Contact line stability of ridges and drops

¹  Laboratoire de Physique Théorique de la Matière Condensée, Université Pierre et Marie Curie Tour 24, Boîte 121, 4 place Jussieu, F-75252 Paris 05, France
²  Laboratoire de Physique Statistique de l'Ecole Normale Supérieure - 24 rue Lhomond, F-75231 Paris 05, France
³  Max-Planck-Institut für Metallforschung - Heisenbergstr. 3, D-70569 Stuttgart, Germany
⁴  Institut für Theoretische und Angewandte Physik, Universität Stuttgart - Pfaffenwaldring 57, D-70569 Stuttgart, Germany
⁵  Max-Planck-Institut für Dynamik und Selbstorganisation - Bunsenstr. 10, D-37073 Göttingen, Germany

Corresponding author: rauscher@mf.mpg.de

Received: 24 July 2007
Accepted: 23 October 2007

Abstract

Within the framework of a semi-microscopic interface displacement model in the small slope approximation we analyze the linear stability of sessile ridges and drops of a non-volatile liquid on a homogeneous, partially wet substrate, for both signs and arbitrary amplitudes of the three-phase contact line tension.
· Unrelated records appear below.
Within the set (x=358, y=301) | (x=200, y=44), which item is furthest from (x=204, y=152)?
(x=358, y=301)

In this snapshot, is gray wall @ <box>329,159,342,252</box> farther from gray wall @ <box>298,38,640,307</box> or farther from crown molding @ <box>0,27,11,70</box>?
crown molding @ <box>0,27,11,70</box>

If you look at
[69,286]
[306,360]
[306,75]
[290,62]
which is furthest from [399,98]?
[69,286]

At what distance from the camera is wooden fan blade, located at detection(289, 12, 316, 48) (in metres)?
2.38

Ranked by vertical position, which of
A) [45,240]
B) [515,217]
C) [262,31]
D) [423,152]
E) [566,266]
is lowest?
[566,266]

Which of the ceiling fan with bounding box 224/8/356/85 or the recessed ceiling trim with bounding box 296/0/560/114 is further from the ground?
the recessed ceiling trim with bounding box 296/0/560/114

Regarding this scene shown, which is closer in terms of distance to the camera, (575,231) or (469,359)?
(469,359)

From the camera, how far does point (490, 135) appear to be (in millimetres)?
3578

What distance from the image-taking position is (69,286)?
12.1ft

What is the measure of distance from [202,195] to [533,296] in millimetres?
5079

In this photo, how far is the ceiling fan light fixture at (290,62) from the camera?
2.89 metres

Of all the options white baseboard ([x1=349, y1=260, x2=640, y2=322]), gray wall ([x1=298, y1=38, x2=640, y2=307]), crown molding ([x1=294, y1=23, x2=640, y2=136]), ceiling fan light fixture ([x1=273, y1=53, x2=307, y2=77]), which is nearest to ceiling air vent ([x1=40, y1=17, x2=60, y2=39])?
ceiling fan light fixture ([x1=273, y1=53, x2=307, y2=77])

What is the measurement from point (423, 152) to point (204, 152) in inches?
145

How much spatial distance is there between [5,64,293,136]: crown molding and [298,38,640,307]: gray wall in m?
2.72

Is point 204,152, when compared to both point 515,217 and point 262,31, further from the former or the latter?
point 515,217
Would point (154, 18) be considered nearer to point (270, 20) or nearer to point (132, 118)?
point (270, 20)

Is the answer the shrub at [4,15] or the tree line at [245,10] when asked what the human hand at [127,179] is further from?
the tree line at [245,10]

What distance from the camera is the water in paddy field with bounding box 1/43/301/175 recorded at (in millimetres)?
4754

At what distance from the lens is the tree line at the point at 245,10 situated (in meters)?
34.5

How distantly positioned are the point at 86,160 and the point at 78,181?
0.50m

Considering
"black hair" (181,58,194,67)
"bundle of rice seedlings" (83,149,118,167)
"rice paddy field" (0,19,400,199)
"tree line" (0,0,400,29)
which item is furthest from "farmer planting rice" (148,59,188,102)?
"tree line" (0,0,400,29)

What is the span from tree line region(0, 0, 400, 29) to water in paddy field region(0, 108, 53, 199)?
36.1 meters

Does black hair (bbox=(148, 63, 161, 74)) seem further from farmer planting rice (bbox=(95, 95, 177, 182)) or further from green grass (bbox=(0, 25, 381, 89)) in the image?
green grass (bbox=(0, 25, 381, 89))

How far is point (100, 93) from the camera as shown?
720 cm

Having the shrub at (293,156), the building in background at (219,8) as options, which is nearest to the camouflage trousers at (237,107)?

Focusing on perturbations which correspond to deformations of the three-phase contact line, we find that drops are generally stable while ridges are subject only to the long-wavelength Rayleigh-Plateau instability leading to a breakup into droplets, in contrast to the predictions of capillary models which take line tension into account. We argue that the short-wavelength instabilities predicted within the framework of the latter macroscopic capillary theory occur outside its range of validity and thus are spurious.